All diese validierten Informationen lassen uns vor allem eines verstehen: Anders als noch vor 20 Jahren gibt es nicht mehr das Rechenzentrum, sondern eine Vielfalt von unterschiedlichen Rechenzentrumslösungen. Inzwischen ist jedem klar, dass man ein HPC-Datacenter völlig anders baut als das Rechenzentrum eines mittelständischen Produktionsbetriebs. Doch selbst innerhalb dieses Bereiches können die Ansprüche schwanken: Der eine Betrieb legt mehr Wert auf Sicherheit, der andere auf Energieeffizienz – schon werden die beiden Rechenzentren völlig verschieden aussehen.

Ein Rechenzentrum ist also nicht gleich ein Rechenzentrum.
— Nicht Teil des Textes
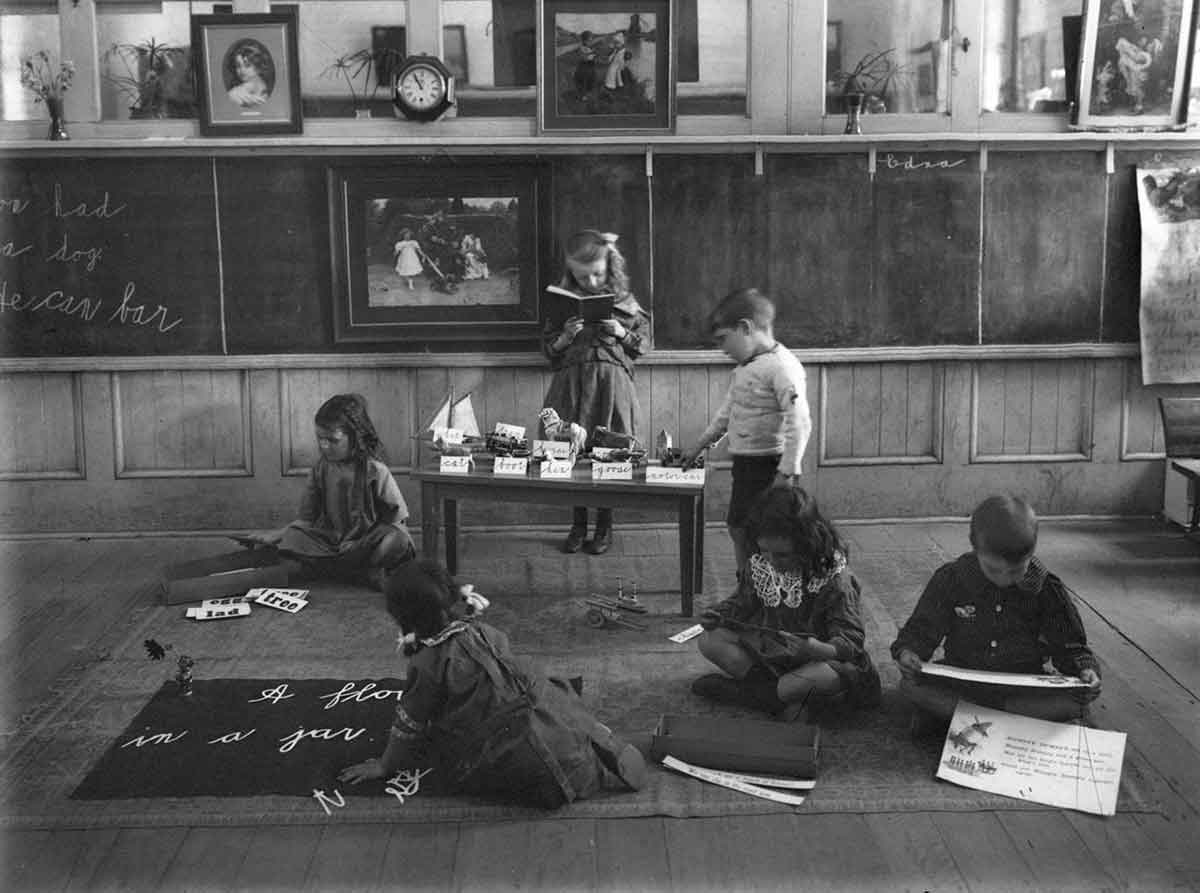 Black and white photograph of six children in a classroom. There are no desks in the classroom, with the children sitting and standing as they read and play.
Man mag geneigt sein, einzuwenden, dass es doch einheitliche Normen wie z.B. EN 50600 oder klare Vorgaben von Zertifizierungsinstituten gibt. Sind Rechenzentren unterm Strich also doch wieder gleich? Hier muss beachtet werden: Die Anwendung dieser rahmengebenden Mittel ist mehr oder weniger freiwillig und wird national, insbesondere aber international, völlig unterschiedlich gehandhabt. Die wesentlichen Entscheidungskriterien, welches Rechenzentrum benötigt wird, sind nachwievor vielmehr das Budget, die Erfahrungswerte und die gelebte Sicherheitskultur. Kurz gesagt: Wenn keine Kohle da ist, wird das Rechenzentrum bescheidener, wenn Erfahrungen mit Wasserschäden gemacht wurden, werden die Maßnahmen hier umfassender, und ein Deutscher wird sein Rechenzentrum in der Regel anderes bauen als ein Portugiese. Aus diesen Gründen wird es immer eine Vielfalt von Möglichkeiten geben, die auch weiterhin dafür sorgen, dass unterschiedlichste Rechenzentren gebaut werden.

 
Standardisierung vs. Individualisierung
 

Abb. 2: Verschiedene Wege zum Rechenzentrum

Da wir erkannt haben, dass es auf die individuellen Bedürfnisse und Ansprüche ankommt, finden wir heute alle Varianten des Rechenzentrumsbaus: Von den Systembauten mit einem hohen Standardisierungsgrad bis hin zum individuellen maßgeschneiderten Rechenzentrum. Im Trend liegt sicherlich der Weg zur Standardisierung, also Systembauten, die mehr oder weniger aus dem Katalog bestellt werden können. Bislang haben sich diese Lösungen aber noch nicht durchgesetzt, da nur die wenigsten Marktplayer daran ein Interesse haben.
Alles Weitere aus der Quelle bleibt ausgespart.